The Commissioner of the California Highway Patrol is responsible for one of the largest law enforcement agencies in the nation. With more than 12,000 employees and 100 offices, the CHP is responsible for more than just patrolling the more than 1 million miles of road, it also serves in protecting California citizens and visitors against terrorism and computer theft, and is responsible for emergency response, anywhere in the state. By land, sea, and air, the CHP is there to serve and protect.
Commissioner Joseph A. Farrow was appointed CHP Commissioner in February 2008 by Governor Schwarzenegger, commanding 7,600 uniformed and 3,600 non-uniformed personnel. He has served with the CHP since 1979, and has been stationed at many locations all over the state. Commissioner Farrow's law enforcement career began in Pacific Grove, California.
The Deputy Commissioner also reports to the Commissioner, and oversees two offices.
The following three offices report to the Commissioner directly:
The Office of Special Representative (OSR) is responsible for representing the Department concerning state and federal legislation that impacts the programs and operations of the California Highway Patrol (CHP). This is accomplished by serving as the Department's representative to the California State Legislature and United States Congress, representing the Commissioner and the Department before special interest groups and other organizations interested in motor vehicle legislation or public safety issues, as well as numerous internal and external committees and task forces. OSR is committed to providing the Department exceptional representation in order to ensure effective communication with the Governor's office, members of the legislative body, state and federal agencies, and allied law enforcement agencies. The Special Representative advises the Commissioner and the Department on all legislative matters, making certain that departmental positions on legislation are consistent with the Commissioner's philosophy, as well as that of the Business, Transportation and Housing Agency, and the Governor's office. Additionally, OSR assists in the handling of legislator/constituent complaints involving the Department by serving as liaison between departmental personnel and the legislative body. OSR also puts together the annual "New Laws" Vehicle Code training, participates in the yearly Digest of Traffic Legislation presentation, updates the "List of Violations," Annex B of the California Vehicle Code, and coordinates the Key Contact Program.
The mission of the Office of Employee Relations (OER) is to provide the Department's managers and supervisors a resource they can rely on whenever an employer/employee relations matter arises. The commitment includes providing accurate, consistent, and timely information regarding contract interpretation and application, grievance and complaint handling, policies, and interpretation of the Dills Act.

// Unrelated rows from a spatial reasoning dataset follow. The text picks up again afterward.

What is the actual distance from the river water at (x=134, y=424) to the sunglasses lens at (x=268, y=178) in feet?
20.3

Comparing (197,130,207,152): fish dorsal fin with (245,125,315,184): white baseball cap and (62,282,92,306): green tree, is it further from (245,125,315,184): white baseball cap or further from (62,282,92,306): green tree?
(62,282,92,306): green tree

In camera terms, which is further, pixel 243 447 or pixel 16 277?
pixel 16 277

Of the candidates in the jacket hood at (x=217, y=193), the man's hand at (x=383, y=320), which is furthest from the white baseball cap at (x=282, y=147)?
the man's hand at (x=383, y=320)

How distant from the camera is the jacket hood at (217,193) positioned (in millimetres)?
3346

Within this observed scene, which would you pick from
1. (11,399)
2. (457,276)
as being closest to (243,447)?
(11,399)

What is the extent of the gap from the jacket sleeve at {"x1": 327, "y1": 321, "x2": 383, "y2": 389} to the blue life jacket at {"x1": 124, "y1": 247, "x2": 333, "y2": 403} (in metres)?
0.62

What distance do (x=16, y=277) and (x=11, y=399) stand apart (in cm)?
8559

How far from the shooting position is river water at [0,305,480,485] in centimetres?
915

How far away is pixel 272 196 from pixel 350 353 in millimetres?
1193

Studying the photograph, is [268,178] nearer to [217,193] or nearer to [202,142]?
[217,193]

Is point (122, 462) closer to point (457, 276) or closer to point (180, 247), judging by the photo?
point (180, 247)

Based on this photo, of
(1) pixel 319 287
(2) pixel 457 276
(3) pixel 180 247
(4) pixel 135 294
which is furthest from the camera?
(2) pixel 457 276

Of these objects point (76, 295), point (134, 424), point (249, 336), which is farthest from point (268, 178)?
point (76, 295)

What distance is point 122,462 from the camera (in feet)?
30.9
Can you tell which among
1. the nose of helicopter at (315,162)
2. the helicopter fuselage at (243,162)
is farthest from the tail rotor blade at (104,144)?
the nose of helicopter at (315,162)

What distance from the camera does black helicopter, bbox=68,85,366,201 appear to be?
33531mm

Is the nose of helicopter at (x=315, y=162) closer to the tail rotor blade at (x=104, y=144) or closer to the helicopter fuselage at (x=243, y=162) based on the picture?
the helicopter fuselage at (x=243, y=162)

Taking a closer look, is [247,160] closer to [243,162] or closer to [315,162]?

The Commissioner's philosophy of fostering positive employer/employee relations has been a significant element to our success as an organization. The Department's positive working relationships with state labor organizations have been the model by which other state, federal, and local law enforcement agencies strive to emulate. One of the keys to our continued success as an organization will be to maintain open lines of communication with our employees and the organizations that represent them.
The Office of the Inspector General (OIG) is responsible for establishing a credible and comprehensive process to identify and solve problems before they become critical issues. The OIG has created a systematic and disciplined approach to evaluate and improve the effectiveness of risk management, control, and governance processes.